• [Text shown]:
+ + +

Trump Administration Officially Ends Protections for Gray Wolves Nationwide
Nationwide Delisting Poised to Have Deadly Implications for Wolves
OCTOBER 29, 2020 — The U.S. Interior Secretary David Bernhardt announced today that the Trump administration is officially stripping federal Endangered Species Act (ESA) protections for gray wolves across the lower 48 states, save for a small Mexican gray wolf population in Arizona and New Mexico.
This decision comes despite robust opposition. In addition to the public’s 1.8 million comments, 86 members of Congress, 100 scientists, 230 businesses, and 367 veterinary professionals all submitted letters to the USFWS opposing the wolf delisting plan.
Even the scientific peer reviews written at the behest of the U.S. Fish and Wildlife Service (USFWS) expressed significant concerns regarding the scientific integrity of the proposed rule and the biological report on which it was intended to be based. Moreover, the peer review concluded that the proposal contained several scientific errors, omissions, and misinterpretations.

+ + +

• [Provided information]:
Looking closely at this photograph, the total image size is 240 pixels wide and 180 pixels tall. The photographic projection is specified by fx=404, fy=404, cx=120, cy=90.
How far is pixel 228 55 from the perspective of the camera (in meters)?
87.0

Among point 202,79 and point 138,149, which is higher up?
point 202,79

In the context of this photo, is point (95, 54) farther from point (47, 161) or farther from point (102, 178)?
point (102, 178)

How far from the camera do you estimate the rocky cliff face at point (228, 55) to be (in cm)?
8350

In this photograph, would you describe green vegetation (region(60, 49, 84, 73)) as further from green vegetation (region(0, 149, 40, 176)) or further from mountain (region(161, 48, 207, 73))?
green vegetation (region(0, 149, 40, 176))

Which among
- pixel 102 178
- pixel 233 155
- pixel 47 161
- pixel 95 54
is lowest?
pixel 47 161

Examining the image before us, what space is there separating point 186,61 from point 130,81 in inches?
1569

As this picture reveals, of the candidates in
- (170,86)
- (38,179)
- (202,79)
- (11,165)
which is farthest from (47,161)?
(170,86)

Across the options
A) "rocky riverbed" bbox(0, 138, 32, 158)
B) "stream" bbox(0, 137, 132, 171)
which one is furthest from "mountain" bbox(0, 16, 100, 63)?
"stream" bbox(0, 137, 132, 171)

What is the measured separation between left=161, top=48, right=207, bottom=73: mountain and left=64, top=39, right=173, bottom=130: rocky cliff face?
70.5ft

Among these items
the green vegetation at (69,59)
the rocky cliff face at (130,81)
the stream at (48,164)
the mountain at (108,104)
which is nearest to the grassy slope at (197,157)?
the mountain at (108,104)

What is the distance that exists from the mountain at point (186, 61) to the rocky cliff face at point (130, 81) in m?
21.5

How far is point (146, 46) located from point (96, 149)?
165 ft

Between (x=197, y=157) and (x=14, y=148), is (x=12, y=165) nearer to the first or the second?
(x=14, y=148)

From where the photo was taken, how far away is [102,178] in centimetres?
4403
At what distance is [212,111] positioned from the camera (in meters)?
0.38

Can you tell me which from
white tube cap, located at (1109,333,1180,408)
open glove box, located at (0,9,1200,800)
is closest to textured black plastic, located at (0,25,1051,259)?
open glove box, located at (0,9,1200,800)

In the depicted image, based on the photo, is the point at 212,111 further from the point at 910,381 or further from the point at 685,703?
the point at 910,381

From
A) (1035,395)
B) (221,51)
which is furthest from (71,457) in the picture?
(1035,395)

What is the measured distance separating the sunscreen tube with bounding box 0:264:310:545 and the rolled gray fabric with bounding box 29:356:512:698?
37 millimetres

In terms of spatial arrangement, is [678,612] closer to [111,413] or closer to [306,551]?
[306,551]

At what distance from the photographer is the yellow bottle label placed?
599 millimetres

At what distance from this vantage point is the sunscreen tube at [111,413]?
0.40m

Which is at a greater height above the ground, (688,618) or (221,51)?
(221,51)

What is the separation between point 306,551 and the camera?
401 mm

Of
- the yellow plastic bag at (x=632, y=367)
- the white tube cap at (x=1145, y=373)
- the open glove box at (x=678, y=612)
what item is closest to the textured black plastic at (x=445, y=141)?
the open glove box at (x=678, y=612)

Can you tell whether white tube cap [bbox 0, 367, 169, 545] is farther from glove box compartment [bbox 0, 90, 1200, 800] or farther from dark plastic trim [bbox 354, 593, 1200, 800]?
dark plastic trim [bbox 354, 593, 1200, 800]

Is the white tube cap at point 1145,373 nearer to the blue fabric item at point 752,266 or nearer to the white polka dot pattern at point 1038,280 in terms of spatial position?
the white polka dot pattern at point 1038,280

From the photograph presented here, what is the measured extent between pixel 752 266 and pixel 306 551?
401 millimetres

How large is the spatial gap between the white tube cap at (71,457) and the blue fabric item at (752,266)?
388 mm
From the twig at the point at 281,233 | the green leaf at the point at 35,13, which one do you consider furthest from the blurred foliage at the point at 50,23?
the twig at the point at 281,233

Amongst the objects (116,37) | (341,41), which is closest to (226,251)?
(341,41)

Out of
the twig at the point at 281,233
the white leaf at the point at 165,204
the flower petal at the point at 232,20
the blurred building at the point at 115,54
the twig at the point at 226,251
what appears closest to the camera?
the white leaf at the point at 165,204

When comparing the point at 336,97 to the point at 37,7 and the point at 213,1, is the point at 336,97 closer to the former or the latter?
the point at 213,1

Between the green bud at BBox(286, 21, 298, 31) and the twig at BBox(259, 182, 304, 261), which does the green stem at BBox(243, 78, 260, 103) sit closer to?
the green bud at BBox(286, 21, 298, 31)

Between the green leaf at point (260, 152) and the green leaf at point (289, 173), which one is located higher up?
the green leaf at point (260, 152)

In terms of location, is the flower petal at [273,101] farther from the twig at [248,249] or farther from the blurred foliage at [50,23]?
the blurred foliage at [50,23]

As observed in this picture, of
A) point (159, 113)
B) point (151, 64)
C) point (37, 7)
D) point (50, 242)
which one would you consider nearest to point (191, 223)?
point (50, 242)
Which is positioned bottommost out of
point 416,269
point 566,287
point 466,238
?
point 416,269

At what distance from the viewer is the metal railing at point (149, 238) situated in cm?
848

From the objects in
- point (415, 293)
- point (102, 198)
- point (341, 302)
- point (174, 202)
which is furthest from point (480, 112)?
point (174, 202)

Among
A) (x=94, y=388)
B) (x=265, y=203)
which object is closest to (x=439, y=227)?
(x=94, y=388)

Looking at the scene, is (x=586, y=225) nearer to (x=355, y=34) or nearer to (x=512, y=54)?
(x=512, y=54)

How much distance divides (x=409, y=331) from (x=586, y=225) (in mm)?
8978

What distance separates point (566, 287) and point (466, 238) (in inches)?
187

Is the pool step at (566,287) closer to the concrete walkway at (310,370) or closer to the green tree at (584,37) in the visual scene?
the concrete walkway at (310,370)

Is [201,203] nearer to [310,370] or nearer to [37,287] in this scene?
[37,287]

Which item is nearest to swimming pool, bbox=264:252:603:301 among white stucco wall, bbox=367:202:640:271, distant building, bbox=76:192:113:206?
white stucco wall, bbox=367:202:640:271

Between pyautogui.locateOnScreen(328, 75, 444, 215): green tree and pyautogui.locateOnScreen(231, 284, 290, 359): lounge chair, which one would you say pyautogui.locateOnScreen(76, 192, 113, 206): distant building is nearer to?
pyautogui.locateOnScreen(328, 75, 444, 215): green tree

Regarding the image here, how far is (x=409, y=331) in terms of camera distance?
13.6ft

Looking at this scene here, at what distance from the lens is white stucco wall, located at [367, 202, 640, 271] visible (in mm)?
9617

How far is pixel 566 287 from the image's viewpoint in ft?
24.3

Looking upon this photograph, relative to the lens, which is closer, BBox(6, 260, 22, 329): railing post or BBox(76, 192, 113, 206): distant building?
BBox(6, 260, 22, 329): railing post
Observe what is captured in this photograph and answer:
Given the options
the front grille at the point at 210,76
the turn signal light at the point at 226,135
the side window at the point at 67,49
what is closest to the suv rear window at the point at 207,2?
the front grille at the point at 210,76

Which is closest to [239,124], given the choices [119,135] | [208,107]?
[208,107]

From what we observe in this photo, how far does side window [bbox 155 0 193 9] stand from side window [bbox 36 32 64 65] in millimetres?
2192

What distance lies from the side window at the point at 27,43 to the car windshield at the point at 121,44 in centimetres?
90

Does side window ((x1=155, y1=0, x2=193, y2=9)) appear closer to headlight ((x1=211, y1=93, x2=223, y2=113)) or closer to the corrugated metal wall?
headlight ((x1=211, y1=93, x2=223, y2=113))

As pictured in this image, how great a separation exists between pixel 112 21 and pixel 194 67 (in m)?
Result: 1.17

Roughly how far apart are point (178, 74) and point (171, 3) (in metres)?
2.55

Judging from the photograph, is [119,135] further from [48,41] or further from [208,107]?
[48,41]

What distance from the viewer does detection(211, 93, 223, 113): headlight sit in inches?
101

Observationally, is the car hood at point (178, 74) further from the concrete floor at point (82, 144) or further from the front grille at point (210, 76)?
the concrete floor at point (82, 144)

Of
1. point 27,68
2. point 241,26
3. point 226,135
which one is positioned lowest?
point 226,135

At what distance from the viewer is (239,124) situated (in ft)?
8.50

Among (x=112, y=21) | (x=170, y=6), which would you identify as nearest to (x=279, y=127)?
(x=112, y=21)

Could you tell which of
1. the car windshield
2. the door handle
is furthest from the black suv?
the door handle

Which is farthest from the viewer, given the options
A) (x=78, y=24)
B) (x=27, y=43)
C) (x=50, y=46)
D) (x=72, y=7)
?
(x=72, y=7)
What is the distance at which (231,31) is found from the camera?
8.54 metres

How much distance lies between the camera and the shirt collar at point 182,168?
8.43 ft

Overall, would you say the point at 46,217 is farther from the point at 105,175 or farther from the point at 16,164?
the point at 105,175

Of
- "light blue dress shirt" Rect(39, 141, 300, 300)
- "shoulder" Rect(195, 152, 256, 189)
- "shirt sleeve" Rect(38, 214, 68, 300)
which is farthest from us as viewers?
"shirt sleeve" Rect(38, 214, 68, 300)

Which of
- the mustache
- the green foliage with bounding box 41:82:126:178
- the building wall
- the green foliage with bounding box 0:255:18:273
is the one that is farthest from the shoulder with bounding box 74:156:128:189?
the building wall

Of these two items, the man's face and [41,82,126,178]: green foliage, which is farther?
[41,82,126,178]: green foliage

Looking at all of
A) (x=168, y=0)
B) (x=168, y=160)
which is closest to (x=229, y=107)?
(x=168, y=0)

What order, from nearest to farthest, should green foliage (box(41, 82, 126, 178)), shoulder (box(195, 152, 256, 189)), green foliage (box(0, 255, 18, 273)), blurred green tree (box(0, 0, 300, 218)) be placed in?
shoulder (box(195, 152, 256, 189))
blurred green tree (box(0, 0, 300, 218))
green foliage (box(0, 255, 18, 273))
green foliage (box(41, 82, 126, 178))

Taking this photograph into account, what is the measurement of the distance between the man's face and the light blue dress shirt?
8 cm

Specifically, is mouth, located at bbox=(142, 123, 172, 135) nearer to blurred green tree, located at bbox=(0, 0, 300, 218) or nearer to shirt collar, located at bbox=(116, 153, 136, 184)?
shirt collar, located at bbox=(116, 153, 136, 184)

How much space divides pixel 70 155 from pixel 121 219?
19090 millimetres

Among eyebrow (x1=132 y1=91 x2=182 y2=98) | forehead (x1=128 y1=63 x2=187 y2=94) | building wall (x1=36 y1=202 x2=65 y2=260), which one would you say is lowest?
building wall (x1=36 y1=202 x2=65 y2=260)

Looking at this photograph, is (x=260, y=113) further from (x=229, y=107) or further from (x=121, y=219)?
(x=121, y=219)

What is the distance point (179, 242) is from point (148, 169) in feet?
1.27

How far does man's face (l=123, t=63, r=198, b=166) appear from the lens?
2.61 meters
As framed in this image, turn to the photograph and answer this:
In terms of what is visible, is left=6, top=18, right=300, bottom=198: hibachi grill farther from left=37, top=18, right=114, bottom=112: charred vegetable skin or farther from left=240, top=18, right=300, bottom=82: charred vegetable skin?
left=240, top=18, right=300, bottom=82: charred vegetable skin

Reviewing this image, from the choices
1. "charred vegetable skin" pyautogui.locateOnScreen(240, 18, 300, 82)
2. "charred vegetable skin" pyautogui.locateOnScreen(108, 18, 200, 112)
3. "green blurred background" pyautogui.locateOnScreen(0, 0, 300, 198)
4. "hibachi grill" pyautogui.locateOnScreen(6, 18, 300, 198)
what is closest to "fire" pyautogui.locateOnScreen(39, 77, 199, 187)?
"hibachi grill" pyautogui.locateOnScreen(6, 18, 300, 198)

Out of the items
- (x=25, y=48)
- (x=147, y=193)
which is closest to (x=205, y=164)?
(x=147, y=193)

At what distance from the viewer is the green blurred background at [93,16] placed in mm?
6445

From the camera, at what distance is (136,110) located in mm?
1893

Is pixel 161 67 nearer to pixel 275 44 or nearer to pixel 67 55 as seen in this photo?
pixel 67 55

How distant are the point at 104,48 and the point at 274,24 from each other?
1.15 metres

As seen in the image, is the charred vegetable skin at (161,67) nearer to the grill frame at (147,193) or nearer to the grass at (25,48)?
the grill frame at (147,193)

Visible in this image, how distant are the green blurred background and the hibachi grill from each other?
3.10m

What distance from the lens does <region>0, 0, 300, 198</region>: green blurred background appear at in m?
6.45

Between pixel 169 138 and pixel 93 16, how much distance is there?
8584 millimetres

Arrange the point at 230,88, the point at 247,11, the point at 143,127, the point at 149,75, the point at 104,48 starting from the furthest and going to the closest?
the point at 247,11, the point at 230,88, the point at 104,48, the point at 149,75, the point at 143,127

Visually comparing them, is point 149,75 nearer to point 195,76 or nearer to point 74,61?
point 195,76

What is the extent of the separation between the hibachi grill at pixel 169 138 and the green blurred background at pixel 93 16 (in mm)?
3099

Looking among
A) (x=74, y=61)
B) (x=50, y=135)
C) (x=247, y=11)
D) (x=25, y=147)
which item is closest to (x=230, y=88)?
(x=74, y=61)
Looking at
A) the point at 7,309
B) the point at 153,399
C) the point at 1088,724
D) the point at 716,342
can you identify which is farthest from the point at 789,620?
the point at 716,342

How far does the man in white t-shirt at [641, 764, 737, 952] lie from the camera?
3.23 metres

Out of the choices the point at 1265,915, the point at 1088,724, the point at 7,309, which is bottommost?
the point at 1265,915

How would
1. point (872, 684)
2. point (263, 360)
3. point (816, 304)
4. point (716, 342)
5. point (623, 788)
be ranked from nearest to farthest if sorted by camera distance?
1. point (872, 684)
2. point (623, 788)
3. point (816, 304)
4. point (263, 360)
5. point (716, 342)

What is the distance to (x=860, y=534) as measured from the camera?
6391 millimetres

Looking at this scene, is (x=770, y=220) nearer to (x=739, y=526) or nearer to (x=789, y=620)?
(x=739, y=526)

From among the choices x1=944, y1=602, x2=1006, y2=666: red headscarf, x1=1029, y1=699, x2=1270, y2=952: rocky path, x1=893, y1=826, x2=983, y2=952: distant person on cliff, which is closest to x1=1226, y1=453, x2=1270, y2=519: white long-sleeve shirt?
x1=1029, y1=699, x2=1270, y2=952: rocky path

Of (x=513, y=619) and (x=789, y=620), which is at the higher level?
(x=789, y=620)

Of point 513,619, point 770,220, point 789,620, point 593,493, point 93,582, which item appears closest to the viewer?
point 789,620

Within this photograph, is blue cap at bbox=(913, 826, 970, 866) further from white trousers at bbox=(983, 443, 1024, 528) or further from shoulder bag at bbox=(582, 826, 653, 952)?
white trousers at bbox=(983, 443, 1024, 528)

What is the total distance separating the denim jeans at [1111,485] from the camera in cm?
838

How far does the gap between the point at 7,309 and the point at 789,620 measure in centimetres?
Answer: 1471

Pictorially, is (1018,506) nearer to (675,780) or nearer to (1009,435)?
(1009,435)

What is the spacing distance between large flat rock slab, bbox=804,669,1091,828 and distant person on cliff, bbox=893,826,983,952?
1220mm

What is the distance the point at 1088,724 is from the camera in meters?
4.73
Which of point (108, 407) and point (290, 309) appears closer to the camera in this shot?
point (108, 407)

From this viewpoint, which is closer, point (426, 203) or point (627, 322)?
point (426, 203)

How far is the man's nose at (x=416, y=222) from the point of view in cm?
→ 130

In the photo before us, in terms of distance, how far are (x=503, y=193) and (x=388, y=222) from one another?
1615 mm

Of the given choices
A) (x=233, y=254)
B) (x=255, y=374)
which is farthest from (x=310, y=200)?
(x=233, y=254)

+ + +

• [Exercise tasks]:
[a] Can you retype the gray wolf delisting text, starting with "This decision comes" and going on through "omissions, and misinterpretations."?
[b] What comes next in the gray wolf delisting text? Write a continuation that picks up after its last sentence.
The lines here aren't needed for anything.

• [Answers below]:
[a]
This decision comes despite robust opposition. In addition to the public’s 1.8 million comments, 86 members of Congress, 100 scientists, 230 businesses, and 367 veterinary professionals all submitted letters to the USFWS opposing the wolf delisting plan.
Even the scientific peer reviews written at the behest of the U.S. Fish and Wildlife Service (USFWS) expressed significant concerns regarding the scientific integrity of the proposed rule and the biological report on which it was intended to be based. Moreover, the peer review concluded that the proposal contained several scientific errors, omissions, and misinterpretations.

[b]
Wolves once ranged across most of North America, a vital part of many varied ecosystems. But by the middle of the 20th century, large-scale, government-funded extermination programs all but eliminated wolves from the Lower 48 states except for a small population in the deep woods of Minnesota.
Over the past several decades, the U.S. has made incredible progress toward recovery, with more than 6000 living in the Lower 48. However, much work remains, and it’s both reckless and inappropriate for USFWS to declare mission accomplished.
For one, USFWS has yet to implement a national recovery plan for wolves, as mandated by the ESA, to ensure wolves’ recovery throughout all or a significant portion of their range.
Instead, USFWS has embraced a museum approach to conservation that relegates wolves to a small fraction of their historic range. USFWS argues that with continued stability of just two regional metapopulations of gray wolves – one in the western Great Lake region and the other in the Northern Rocky Mountain states – the agency can declare wolves fully recovered across all the contiguous U.S., despite leaving close to 90 percent of the gray wolves’ historic range unoccupied by wolves.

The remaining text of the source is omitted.